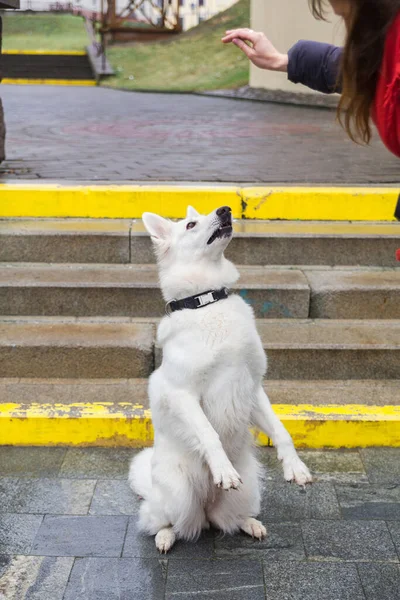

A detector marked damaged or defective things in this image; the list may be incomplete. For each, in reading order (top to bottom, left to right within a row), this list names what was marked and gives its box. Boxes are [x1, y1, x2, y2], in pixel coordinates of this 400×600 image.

chipped yellow paint [0, 185, 396, 220]
chipped yellow paint [1, 404, 398, 446]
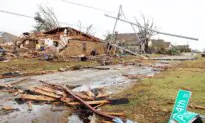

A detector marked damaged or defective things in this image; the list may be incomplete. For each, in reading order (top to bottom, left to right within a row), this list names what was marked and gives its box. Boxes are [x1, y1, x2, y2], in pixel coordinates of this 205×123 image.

splintered lumber [62, 85, 116, 119]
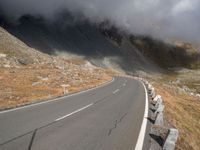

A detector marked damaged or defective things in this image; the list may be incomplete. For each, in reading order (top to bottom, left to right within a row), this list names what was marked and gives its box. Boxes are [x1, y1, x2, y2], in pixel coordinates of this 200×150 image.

road surface crack [108, 112, 126, 136]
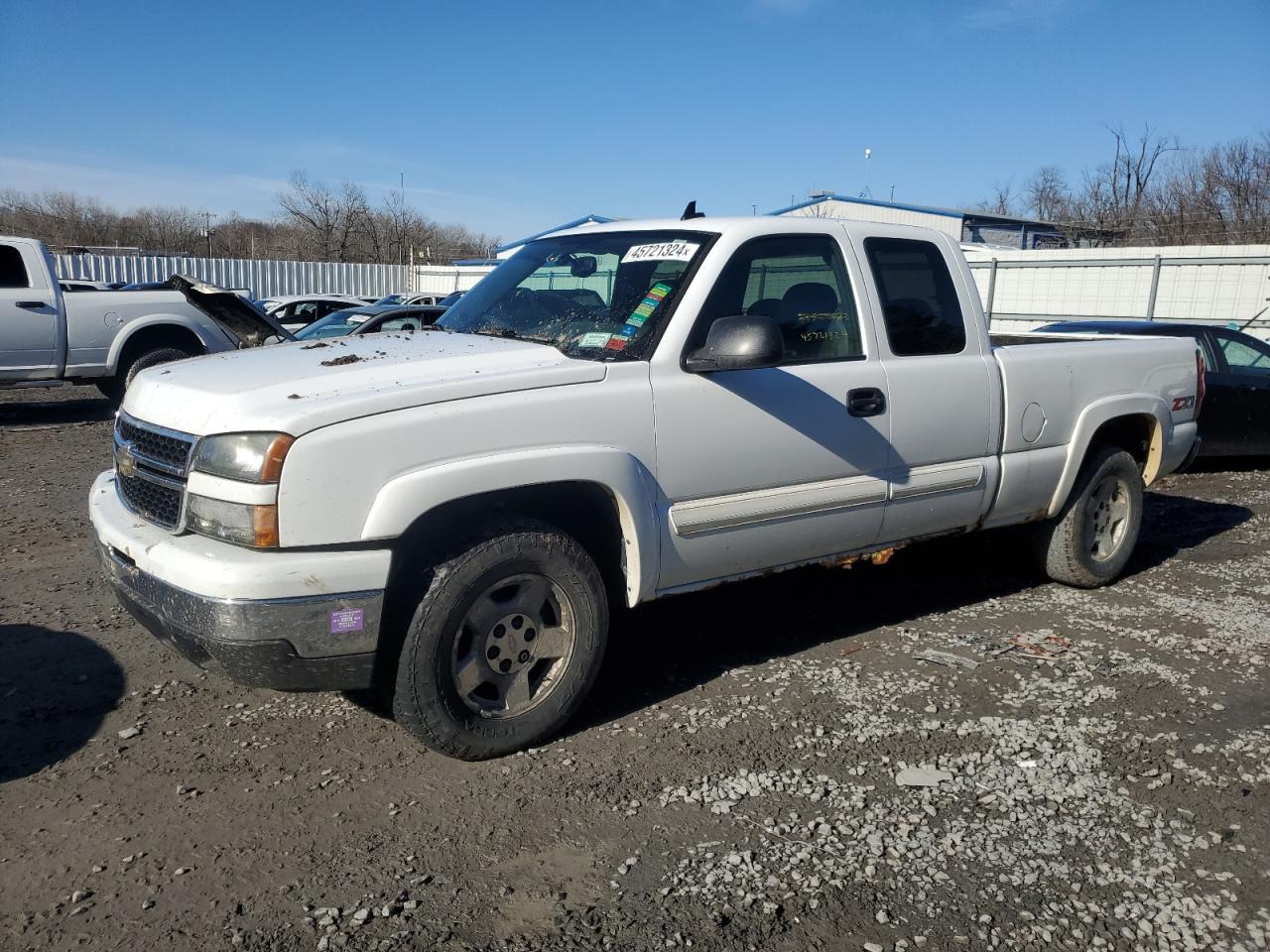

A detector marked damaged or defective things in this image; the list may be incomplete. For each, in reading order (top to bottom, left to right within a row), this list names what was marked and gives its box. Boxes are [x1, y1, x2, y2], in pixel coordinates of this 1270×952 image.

damaged vehicle [94, 214, 1206, 758]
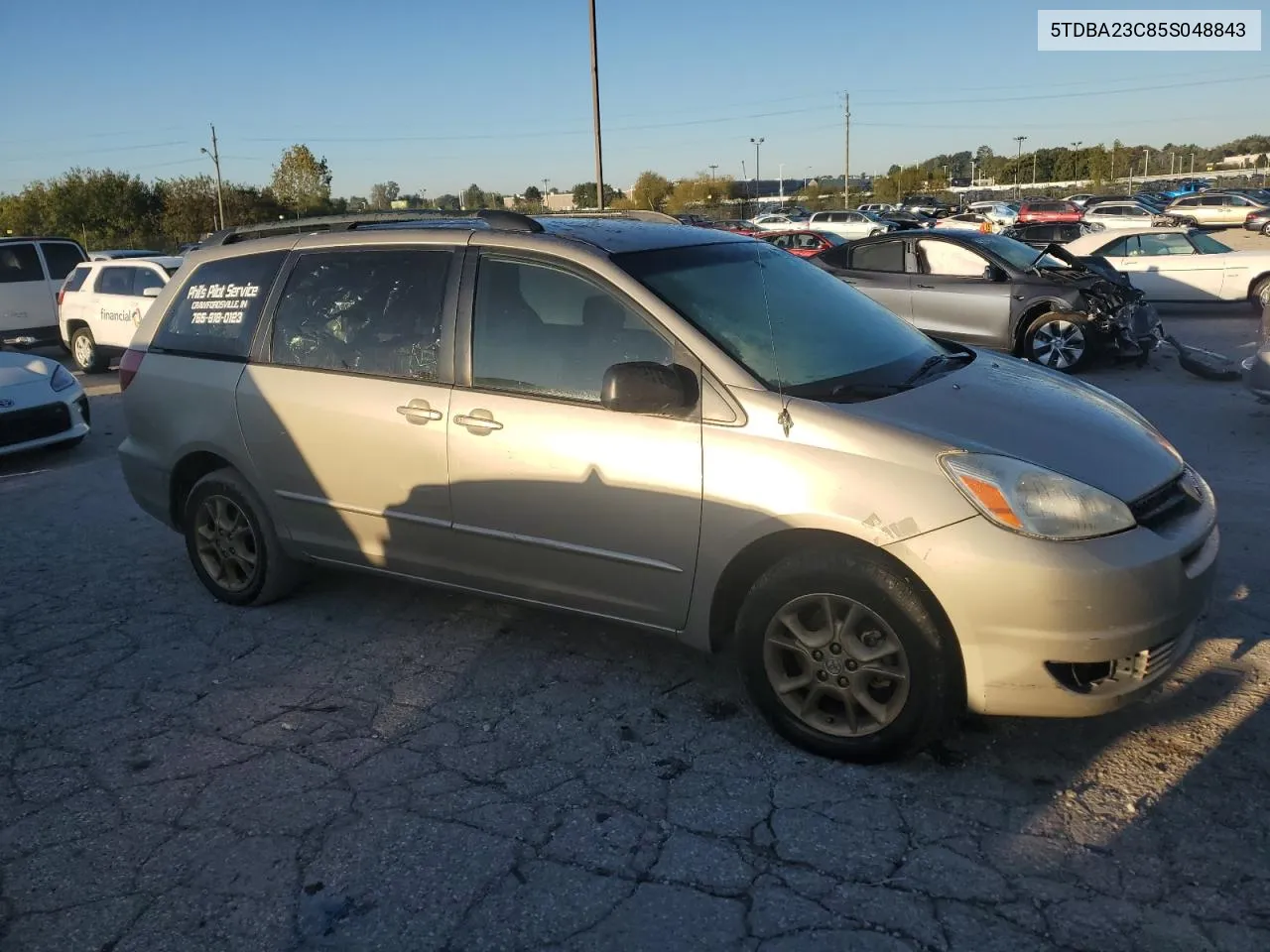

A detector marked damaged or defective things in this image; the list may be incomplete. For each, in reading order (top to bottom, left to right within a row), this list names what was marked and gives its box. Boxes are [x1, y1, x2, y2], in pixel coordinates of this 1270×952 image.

cracked asphalt [2, 293, 1270, 952]
wrecked car with crumpled front [813, 227, 1163, 373]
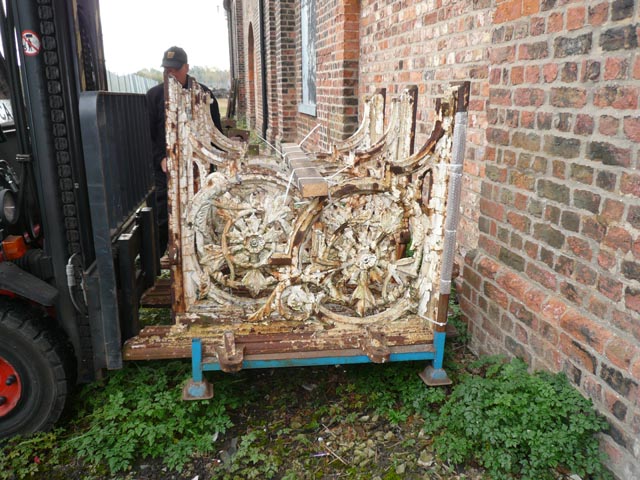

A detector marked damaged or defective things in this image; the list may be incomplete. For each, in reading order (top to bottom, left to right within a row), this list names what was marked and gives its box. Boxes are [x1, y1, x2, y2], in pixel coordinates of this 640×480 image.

rusty metal surface [122, 79, 468, 362]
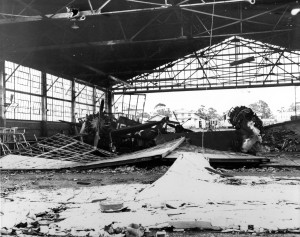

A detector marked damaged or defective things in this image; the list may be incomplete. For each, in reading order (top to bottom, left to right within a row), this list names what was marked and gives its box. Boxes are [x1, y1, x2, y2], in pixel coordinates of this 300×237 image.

broken framework [113, 36, 300, 93]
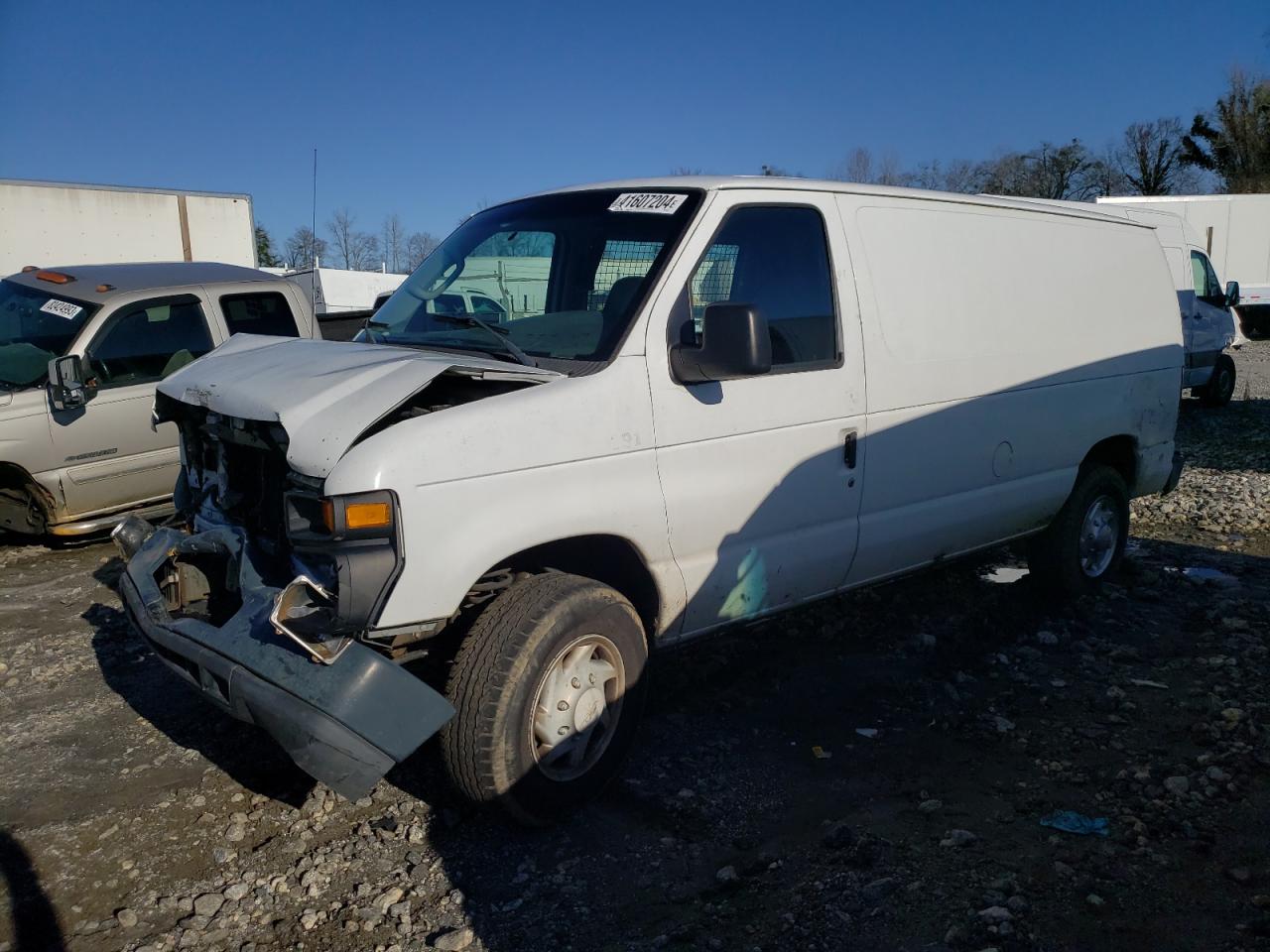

**TASK PROMPT**
Your answer should consist solely of the lines from the one with "this 300×237 image." through the last line of the entries, restated word for word, with the pictures omitted.

**TASK OUTPUT**
A detector marked damaged or defective things in this image; the list may be incomplete. For each, in reading order (top to bottom, left to right within a row), this list names what was marked and gives its box. Boxes are [x1, y1, x2, y2], in pixel coordinates of this 300×237 image.

broken framework [113, 36, 300, 93]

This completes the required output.